# [PROVIDED PASSAGE]
* * *

In his book, It’s Your Call, Gary Barkalow shares the description a Boeing 757 airline pilot gave of a critical step the pilot always had to take between flights if he did not want to jeopardize his plane’s ability to fly accurately on its next flight. Between flights his Boeing 757 needed to sit motionless for at least ten minutes so its computer could reestablish true north. The navigational computer had to clear the maps and coordinates of the previous flight in order to recalibrate to the geographical North Pole. Failure to pause for that length of time would cause the plane’s orientation to be dangerously inaccurate.1
One of the dangers inherent in living life at the pace called for in our hectic culture, is that we will fail to stop from time to time to recalibrate to True North in our lives. In the process we exhaust our supply of mental, physical, emotional, and spiritual energy. In the process we may even find ourselves wandering off course away from True North.
God in His ultimate wisdom knows that humans need periodic recalibration times—times of quiet and rest intended to allow us to focus, not on being the fastest rat in the rat race, but on winning at what really matters in life—relationships with Him, family, and others. In light of that, God has built into life a crucial rhythm. A friend of mine, the late Otis Brady, described that crucial rhythm as “the rhythm of work, rest, and worship.”
Notice this important truth. Two out of those three disciplines—rest and worship - are intended by God to help us to recalibrate to True North in life. Rest is intended to help us recalibrate our bodies. God thought so highly of the need for rest that He instituted the concept of the Sabbath—giving one’s body a break from work every seven days. God thought so highly of the importance of rest for humans that He built it into the rhythm of creation. Genesis 2:2 (NASB) says, “And by the seventh day God completed His work which He had done; and He rested on the seventh day from all the work which He had done.” The Sabbath is not just intended to give an opportunity to re-energize our bodies, but also to slow us down so we can focus on God and other meaningful relationships.
As for worship, whether it be the collective worship one experiences at the end or beginning of the week or it is the personal worship one experiences in his easy chair, the rhythm of worship is intended to help us recalibrate our spiritual lives to True North—to God Himself. Worship is intended to make sure that the rat race doesn’t become our god. Jesus understood the dangers inherent in the lure of the rat race when He said in Matthew 6:19-21 (NASB), “Do not lay up for yourselves treasure upon earth, where moth and rust destroy, and where thieves break in and steal. But lay up for yourselves treasures in heaven, where neither moth nor rust destroys, and where thieves do not break in or steal; for where your treasure is, there will your heart be also.”
Work, rest, and worship—a rhythm to life which is extremely vital. After all, life’s True North is at stake.

* * *

# [DATASET SECTION]
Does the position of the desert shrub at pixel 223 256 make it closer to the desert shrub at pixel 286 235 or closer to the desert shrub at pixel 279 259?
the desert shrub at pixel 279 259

* * *

# [PROBLEM TO SOLVE]
Quote, word for word, the stretch of the True North passage from "Notice this important" through "other meaningful relationships.".

# [YOUR SOLUTION]
Notice this important truth. Two out of those three disciplines—rest and worship - are intended by God to help us to recalibrate to True North in life. Rest is intended to help us recalibrate our bodies. God thought so highly of the need for rest that He instituted the concept of the Sabbath—giving one’s body a break from work every seven days. God thought so highly of the importance of rest for humans that He built it into the rhythm of creation. Genesis 2:2 (NASB) says, “And by the seventh day God completed His work which He had done; and He rested on the seventh day from all the work which He had done.” The Sabbath is not just intended to give an opportunity to re-energize our bodies, but also to slow us down so we can focus on God and other meaningful relationships.